Environment & Energy (06/19/13) Cusick, Daniel

A new study estimates that U.S. businesses that strive to curb carbon emissions by 3 percent annually through 2020 could gain as much as $190 billion from reduced energy bills. However, failure to curtail greenhouse gas emissions by the end of this decade could make it more difficult to meet carbon reduction goals over the long term, according to the report from the World Wildlife Fund and CDP based on an analysis by McKinsey & Co. Such failure could also increase the risk of business disruptions caused by extreme weather events such as droughts, floods and severe storms, the report states.
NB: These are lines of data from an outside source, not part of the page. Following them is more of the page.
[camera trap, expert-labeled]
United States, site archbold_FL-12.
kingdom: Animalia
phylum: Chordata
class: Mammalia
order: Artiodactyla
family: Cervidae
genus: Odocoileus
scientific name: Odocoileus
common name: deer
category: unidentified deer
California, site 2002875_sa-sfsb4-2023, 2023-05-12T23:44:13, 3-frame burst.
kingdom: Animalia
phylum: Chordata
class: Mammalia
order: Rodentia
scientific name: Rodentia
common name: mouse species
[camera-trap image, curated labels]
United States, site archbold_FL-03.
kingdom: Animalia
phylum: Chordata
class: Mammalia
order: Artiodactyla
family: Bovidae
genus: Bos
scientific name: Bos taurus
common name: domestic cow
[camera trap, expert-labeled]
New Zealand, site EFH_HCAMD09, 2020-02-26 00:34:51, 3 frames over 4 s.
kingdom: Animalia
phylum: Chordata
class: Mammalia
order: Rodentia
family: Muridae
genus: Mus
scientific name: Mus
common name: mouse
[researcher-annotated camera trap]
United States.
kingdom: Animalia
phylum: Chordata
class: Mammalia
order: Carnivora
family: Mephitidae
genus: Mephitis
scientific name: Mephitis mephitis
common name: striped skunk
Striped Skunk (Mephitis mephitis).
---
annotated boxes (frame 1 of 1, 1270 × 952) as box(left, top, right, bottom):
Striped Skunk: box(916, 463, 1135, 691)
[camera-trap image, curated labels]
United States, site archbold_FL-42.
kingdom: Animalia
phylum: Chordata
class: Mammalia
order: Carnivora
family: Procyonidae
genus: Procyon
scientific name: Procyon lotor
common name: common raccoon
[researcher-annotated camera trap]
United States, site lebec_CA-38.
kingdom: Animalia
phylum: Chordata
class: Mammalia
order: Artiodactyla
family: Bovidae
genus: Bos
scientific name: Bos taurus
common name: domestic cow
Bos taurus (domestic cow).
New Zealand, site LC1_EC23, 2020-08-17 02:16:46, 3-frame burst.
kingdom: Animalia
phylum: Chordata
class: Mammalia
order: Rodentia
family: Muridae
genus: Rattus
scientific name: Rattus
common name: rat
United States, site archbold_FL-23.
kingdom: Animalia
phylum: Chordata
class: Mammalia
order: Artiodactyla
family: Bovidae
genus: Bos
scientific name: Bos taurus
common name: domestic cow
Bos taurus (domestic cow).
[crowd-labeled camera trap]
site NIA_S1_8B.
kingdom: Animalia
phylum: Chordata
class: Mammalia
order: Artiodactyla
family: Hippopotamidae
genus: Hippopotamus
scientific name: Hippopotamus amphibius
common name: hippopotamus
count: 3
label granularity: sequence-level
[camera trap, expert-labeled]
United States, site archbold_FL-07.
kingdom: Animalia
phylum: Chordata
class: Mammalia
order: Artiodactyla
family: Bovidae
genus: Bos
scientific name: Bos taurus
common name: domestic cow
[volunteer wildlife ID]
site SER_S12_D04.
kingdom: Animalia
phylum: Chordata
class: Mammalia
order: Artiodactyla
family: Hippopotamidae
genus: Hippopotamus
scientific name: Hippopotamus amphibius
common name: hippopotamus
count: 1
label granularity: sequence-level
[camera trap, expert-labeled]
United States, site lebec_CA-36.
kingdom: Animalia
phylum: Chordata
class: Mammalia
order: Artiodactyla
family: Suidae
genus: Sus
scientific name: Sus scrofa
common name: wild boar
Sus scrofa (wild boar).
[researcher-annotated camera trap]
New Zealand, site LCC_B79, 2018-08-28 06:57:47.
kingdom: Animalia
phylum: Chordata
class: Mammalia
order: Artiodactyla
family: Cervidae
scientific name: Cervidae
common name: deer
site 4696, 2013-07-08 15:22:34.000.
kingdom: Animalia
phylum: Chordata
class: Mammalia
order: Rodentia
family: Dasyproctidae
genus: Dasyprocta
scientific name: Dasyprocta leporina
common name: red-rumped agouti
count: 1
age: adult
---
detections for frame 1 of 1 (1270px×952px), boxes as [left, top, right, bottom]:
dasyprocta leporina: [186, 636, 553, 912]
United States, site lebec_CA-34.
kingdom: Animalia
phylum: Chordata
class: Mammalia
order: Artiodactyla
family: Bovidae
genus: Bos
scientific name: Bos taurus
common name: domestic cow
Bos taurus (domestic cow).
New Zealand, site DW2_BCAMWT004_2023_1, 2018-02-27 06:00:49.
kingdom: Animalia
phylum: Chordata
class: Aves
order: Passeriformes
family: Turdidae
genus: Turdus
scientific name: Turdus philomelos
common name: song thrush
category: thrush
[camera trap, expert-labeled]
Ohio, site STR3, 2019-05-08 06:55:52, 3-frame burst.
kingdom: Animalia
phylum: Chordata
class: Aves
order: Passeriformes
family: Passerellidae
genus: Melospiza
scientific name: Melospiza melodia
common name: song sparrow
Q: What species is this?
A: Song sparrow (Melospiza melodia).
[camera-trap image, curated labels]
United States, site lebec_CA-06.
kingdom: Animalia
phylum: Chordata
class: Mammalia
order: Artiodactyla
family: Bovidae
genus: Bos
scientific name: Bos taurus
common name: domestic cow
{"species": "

Climate activists say U.S. businesses will need to close the “gigaton gap,” referring to the amount of CO2 expected to be emitted by the U.S. corporate sector by 2020 and the level of emissions necessary to prevent the planet from warming by 2 degrees Celsius from preindustrial levels. To achieve this, U.S. businesses must slash 1.2 billion tons (1.2 gigatons), or 25 percent, from their current annual emissions levels of 4.2 billion tons of CO2 equivalent by 2020, requiring a roughly 3 percent reduction in the U.S. business sector’s CO2 emissions every year for the next six years. Hundreds of U.S. companies have already started investing in carbon reduction programs while enhancing their profit margins, according to McKinsey’s Steve Swartz, the report’s lead author. Paul Simpson, chief executive officer of CDP, formerly the Carbon Disclosure Project, says the report shows that companies’ senior management must direct more financial capital toward programs and technologies to reduce the nation’s reliance on fossil fuels and other carbon-intensive processes. “Investing in energy efficiency and renewable energy saves cost, stimulates innovation, creates jobs, and builds energy independence and security,” he says.